8. Deferred Compensation

In March 2005, the Company's Board of Directors approved the grant of 138,000 of
the Company's restricted common shares to the independent directors and certain
employees of the Operating Partnership. As a result of the granting of the
Company's restricted common shares, we recorded a charge to deferred
compensation of $3.1 million in the partners' equity section of the consolidated
balance sheet. Compensation expense related to the amortization of the deferred
compensation amount is being recognized in accordance with the vesting schedule
of the restricted shares. The independent directors' restricted common shares
vest ratably over a three year period. The restricted common shares granted to
the Operating Partnership's employees vest over a five year period with 50% of
the award vesting ratably over that period and 50% vesting based on the
attainment of certain performance criteria.

9. Non-Cash Investing and Financing Activities

We purchase capital equipment and incur costs relating to construction of
facilities, including tenant finishing allowances. Expenditures included in
construction trade payables as of March 31, 2005 and 2004 amounted to $9.8
million and $5.8 million, respectively. We recognized charges to deferred
compensation related to the issuance of the Company's restricted common shares
in the 2005 period of $3.1 million. Also on March 1, 2005, the Company's Board
of Directors declared a $.6450 cash distribution per common unit payable on May
16, 2005 to each unitholder of record on April 29, 2005. Since the distribution
was declared prior to the quarter end date, we recorded the distribution of
$10.9 million in accounts payable and accrued expenses as of March 31, 2005.

10. Subsequent Events

On April 10, 2005 we paid in full at maturity a $13.7 million, 9.77% mortgage
with New York Life with amounts available under our unsecured lines of credit.
The collateral securing the mortgage, our Lancaster, Pennsylvania property, was
released upon satisfaction of the loan.


11

Item 2. Management's Discussion and Analysis of Financial Condition and Results
of Operations.

The following discussion should be read in conjunction with the unaudited
consolidated financial statements appearing elsewhere in this report. Historical
results and percentage relationships set forth in the unaudited, consolidated
statements of operations, including trends which might appear, are not
necessarily indicative of future operations. Unless the context indicates
otherwise, the term "Operating Partnership" refers to Tanger Properties Limited
Partnership and subsidiaries and the term "Company" refers to Tanger Factory
Outlet Centers, Inc. and subsidiaries. The terms "we", "our" and "us" refer to
the Operating Partnership or the Operating Partnership and the Company together,
as the text requires.

### Problems to work on
1. List every dollar amount stated in millions in the filing, giving each distinct figure once.
2. Rewrite the part of the filing starting with "9. Non-Cash Investing" and going on through "March 31, 2005.", changing "tenant finishing allowances" to "tenant improvement allowances".
The records are not needed for this work.

### Items

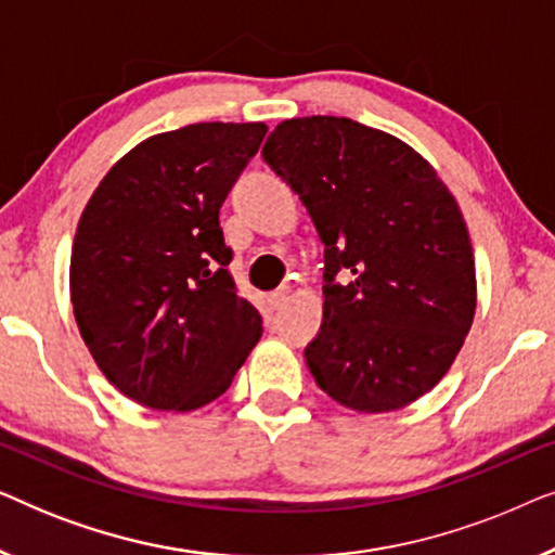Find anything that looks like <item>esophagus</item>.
Wrapping results in <instances>:
<instances>
[{"label": "esophagus", "instance_id": "obj_1", "mask_svg": "<svg viewBox=\"0 0 555 555\" xmlns=\"http://www.w3.org/2000/svg\"><path fill=\"white\" fill-rule=\"evenodd\" d=\"M285 300H287V287H283V291H278V293H272V295H270V306H272V310L283 308Z\"/></svg>", "mask_w": 555, "mask_h": 555}]
</instances>
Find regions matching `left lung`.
I'll list each match as a JSON object with an SVG mask.
<instances>
[{
  "instance_id": "obj_1",
  "label": "left lung",
  "mask_w": 555,
  "mask_h": 555,
  "mask_svg": "<svg viewBox=\"0 0 555 555\" xmlns=\"http://www.w3.org/2000/svg\"><path fill=\"white\" fill-rule=\"evenodd\" d=\"M262 156L325 245L323 323L306 348L315 384L363 414L435 389L477 308L473 242L444 181L397 135L336 116L283 120Z\"/></svg>"
}]
</instances>
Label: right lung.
I'll use <instances>...</instances> for the list:
<instances>
[{"label":"right lung","instance_id":"add662e5","mask_svg":"<svg viewBox=\"0 0 555 555\" xmlns=\"http://www.w3.org/2000/svg\"><path fill=\"white\" fill-rule=\"evenodd\" d=\"M264 133V124H192L151 135L82 209L73 313L98 369L135 404H209L262 336L260 313L227 270L219 209Z\"/></svg>","mask_w":555,"mask_h":555}]
</instances>
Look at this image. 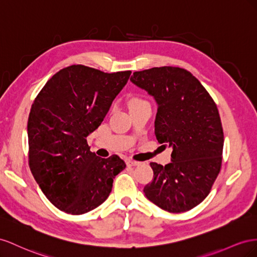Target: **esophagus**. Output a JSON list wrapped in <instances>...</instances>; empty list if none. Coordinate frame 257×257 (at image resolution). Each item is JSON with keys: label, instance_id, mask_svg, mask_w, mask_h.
Wrapping results in <instances>:
<instances>
[{"label": "esophagus", "instance_id": "1", "mask_svg": "<svg viewBox=\"0 0 257 257\" xmlns=\"http://www.w3.org/2000/svg\"><path fill=\"white\" fill-rule=\"evenodd\" d=\"M126 164H127L128 167H136V166L139 165L138 161H135V160H127Z\"/></svg>", "mask_w": 257, "mask_h": 257}]
</instances>
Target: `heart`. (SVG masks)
Instances as JSON below:
<instances>
[{
	"mask_svg": "<svg viewBox=\"0 0 257 257\" xmlns=\"http://www.w3.org/2000/svg\"><path fill=\"white\" fill-rule=\"evenodd\" d=\"M142 103H146V102L139 98H134L130 102V105H137V104H142Z\"/></svg>",
	"mask_w": 257,
	"mask_h": 257,
	"instance_id": "heart-1",
	"label": "heart"
}]
</instances>
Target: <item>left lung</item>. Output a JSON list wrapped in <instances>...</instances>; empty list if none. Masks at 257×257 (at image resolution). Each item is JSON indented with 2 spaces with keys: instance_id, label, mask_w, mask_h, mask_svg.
Masks as SVG:
<instances>
[{
  "instance_id": "obj_1",
  "label": "left lung",
  "mask_w": 257,
  "mask_h": 257,
  "mask_svg": "<svg viewBox=\"0 0 257 257\" xmlns=\"http://www.w3.org/2000/svg\"><path fill=\"white\" fill-rule=\"evenodd\" d=\"M131 83L157 104L155 136L172 149L171 163H151L146 198L171 213L203 201L221 169L224 134L217 107L192 73L175 67L135 72Z\"/></svg>"
}]
</instances>
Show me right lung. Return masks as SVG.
<instances>
[{
  "label": "right lung",
  "instance_id": "1",
  "mask_svg": "<svg viewBox=\"0 0 257 257\" xmlns=\"http://www.w3.org/2000/svg\"><path fill=\"white\" fill-rule=\"evenodd\" d=\"M130 74L71 65L49 78L33 102L28 119L30 169L47 199L65 213L99 207L126 168L118 156L91 153L87 137L103 121Z\"/></svg>",
  "mask_w": 257,
  "mask_h": 257
}]
</instances>
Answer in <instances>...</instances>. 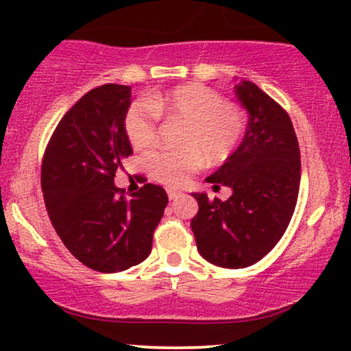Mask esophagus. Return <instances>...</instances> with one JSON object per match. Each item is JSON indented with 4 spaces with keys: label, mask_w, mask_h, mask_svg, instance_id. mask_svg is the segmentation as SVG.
<instances>
[{
    "label": "esophagus",
    "mask_w": 351,
    "mask_h": 351,
    "mask_svg": "<svg viewBox=\"0 0 351 351\" xmlns=\"http://www.w3.org/2000/svg\"><path fill=\"white\" fill-rule=\"evenodd\" d=\"M167 195H168V198H170V201H173V199L180 198V196H181V193H180V191H176V189H171V188H168V189H167Z\"/></svg>",
    "instance_id": "34e87169"
}]
</instances>
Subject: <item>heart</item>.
<instances>
[{"label":"heart","mask_w":351,"mask_h":351,"mask_svg":"<svg viewBox=\"0 0 351 351\" xmlns=\"http://www.w3.org/2000/svg\"><path fill=\"white\" fill-rule=\"evenodd\" d=\"M184 123L180 147L183 150H160L147 158L153 180L168 186H180L203 158L209 165L226 162L243 138V110L226 102L219 92L203 84H184L171 90L136 100L125 114V134L136 150H147L158 138V120Z\"/></svg>","instance_id":"obj_1"}]
</instances>
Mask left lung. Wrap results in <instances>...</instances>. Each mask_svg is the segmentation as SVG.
Returning a JSON list of instances; mask_svg holds the SVG:
<instances>
[{
  "mask_svg": "<svg viewBox=\"0 0 351 351\" xmlns=\"http://www.w3.org/2000/svg\"><path fill=\"white\" fill-rule=\"evenodd\" d=\"M249 114L237 150L208 176L213 188L229 186V199L193 193L198 213L191 219L198 251L226 269L256 264L284 236L300 186V150L291 117L251 80L234 87Z\"/></svg>",
  "mask_w": 351,
  "mask_h": 351,
  "instance_id": "8db88e82",
  "label": "left lung"
}]
</instances>
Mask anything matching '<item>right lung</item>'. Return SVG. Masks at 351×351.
Here are the masks:
<instances>
[{
	"label": "right lung",
	"instance_id": "1",
	"mask_svg": "<svg viewBox=\"0 0 351 351\" xmlns=\"http://www.w3.org/2000/svg\"><path fill=\"white\" fill-rule=\"evenodd\" d=\"M128 86L106 84L88 90L56 127L41 168L47 215L72 256L99 272H120L143 263L168 196L143 184L125 199L115 171L132 155L125 134Z\"/></svg>",
	"mask_w": 351,
	"mask_h": 351
}]
</instances>
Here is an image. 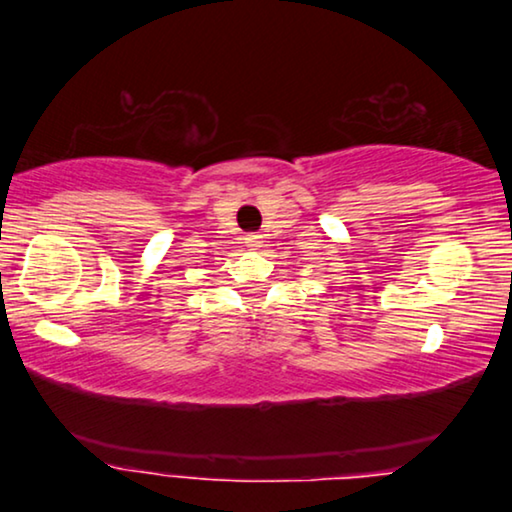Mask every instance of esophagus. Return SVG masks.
Masks as SVG:
<instances>
[{
  "instance_id": "34e87169",
  "label": "esophagus",
  "mask_w": 512,
  "mask_h": 512,
  "mask_svg": "<svg viewBox=\"0 0 512 512\" xmlns=\"http://www.w3.org/2000/svg\"><path fill=\"white\" fill-rule=\"evenodd\" d=\"M244 244H247V247H251V249H256V247H261V244H263V237L258 233H249L247 237H244Z\"/></svg>"
}]
</instances>
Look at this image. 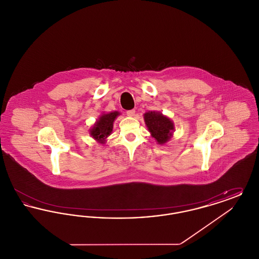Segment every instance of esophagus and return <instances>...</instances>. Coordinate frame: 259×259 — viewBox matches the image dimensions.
Wrapping results in <instances>:
<instances>
[{
	"instance_id": "1",
	"label": "esophagus",
	"mask_w": 259,
	"mask_h": 259,
	"mask_svg": "<svg viewBox=\"0 0 259 259\" xmlns=\"http://www.w3.org/2000/svg\"><path fill=\"white\" fill-rule=\"evenodd\" d=\"M135 110H130V111H126V114L128 115V116H134L135 115Z\"/></svg>"
}]
</instances>
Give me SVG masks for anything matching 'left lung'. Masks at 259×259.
Instances as JSON below:
<instances>
[{
	"instance_id": "obj_1",
	"label": "left lung",
	"mask_w": 259,
	"mask_h": 259,
	"mask_svg": "<svg viewBox=\"0 0 259 259\" xmlns=\"http://www.w3.org/2000/svg\"><path fill=\"white\" fill-rule=\"evenodd\" d=\"M145 121L150 134L158 144H165L171 138L174 131V124L168 117L162 115L160 112H146Z\"/></svg>"
}]
</instances>
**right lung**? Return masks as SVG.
<instances>
[{"mask_svg":"<svg viewBox=\"0 0 259 259\" xmlns=\"http://www.w3.org/2000/svg\"><path fill=\"white\" fill-rule=\"evenodd\" d=\"M118 114H119L118 111H113V112L103 114L99 118L98 121L93 126V128L90 130L91 136L101 144H104L105 139L108 136L111 135L113 121Z\"/></svg>","mask_w":259,"mask_h":259,"instance_id":"add662e5","label":"right lung"}]
</instances>
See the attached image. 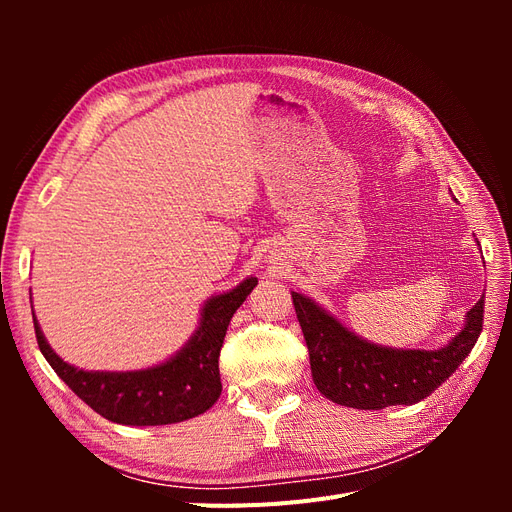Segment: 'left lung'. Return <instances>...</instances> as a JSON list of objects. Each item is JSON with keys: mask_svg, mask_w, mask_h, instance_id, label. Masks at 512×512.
Here are the masks:
<instances>
[{"mask_svg": "<svg viewBox=\"0 0 512 512\" xmlns=\"http://www.w3.org/2000/svg\"><path fill=\"white\" fill-rule=\"evenodd\" d=\"M292 303L316 389L333 404L356 410L412 406L429 397L472 352L485 312V297H480L444 348L404 350L367 342L299 292H292Z\"/></svg>", "mask_w": 512, "mask_h": 512, "instance_id": "left-lung-1", "label": "left lung"}]
</instances>
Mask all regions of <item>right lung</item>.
Returning a JSON list of instances; mask_svg holds the SVG:
<instances>
[{"mask_svg": "<svg viewBox=\"0 0 512 512\" xmlns=\"http://www.w3.org/2000/svg\"><path fill=\"white\" fill-rule=\"evenodd\" d=\"M258 284L247 277L237 288L207 299L194 335L168 361L136 371H85L66 363L46 342L34 314L40 352L74 395L119 425H170L207 412L222 393L220 350L232 314Z\"/></svg>", "mask_w": 512, "mask_h": 512, "instance_id": "add662e5", "label": "right lung"}]
</instances>
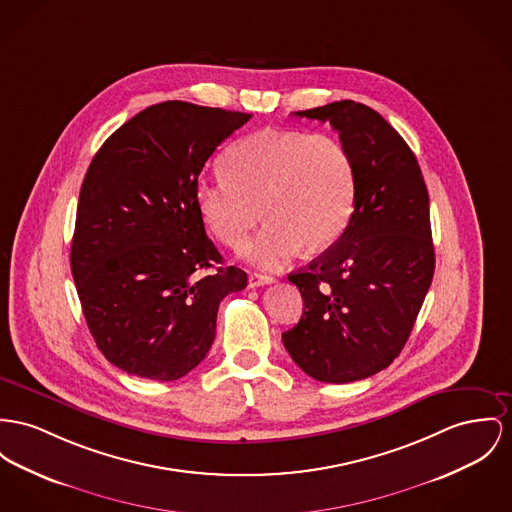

### Full solutions
1. $3.1 million, $9.8 million, $5.8 million, $10.9 million, $13.7 million

2.
9. Non-Cash Investing and Financing Activities

We purchase capital equipment and incur costs relating to construction of
facilities, including tenant improvement allowances. Expenditures included in
construction trade payables as of March 31, 2005 and 2004 amounted to $9.8
million and $5.8 million, respectively. We recognized charges to deferred
compensation related to the issuance of the Company's restricted common shares
in the 2005 period of $3.1 million. Also on March 1, 2005, the Company's Board
of Directors declared a $.6450 cash distribution per common unit payable on May
16, 2005 to each unitholder of record on April 29, 2005. Since the distribution
was declared prior to the quarter end date, we recorded the distribution of
$10.9 million in accounts payable and accrued expenses as of March 31, 2005.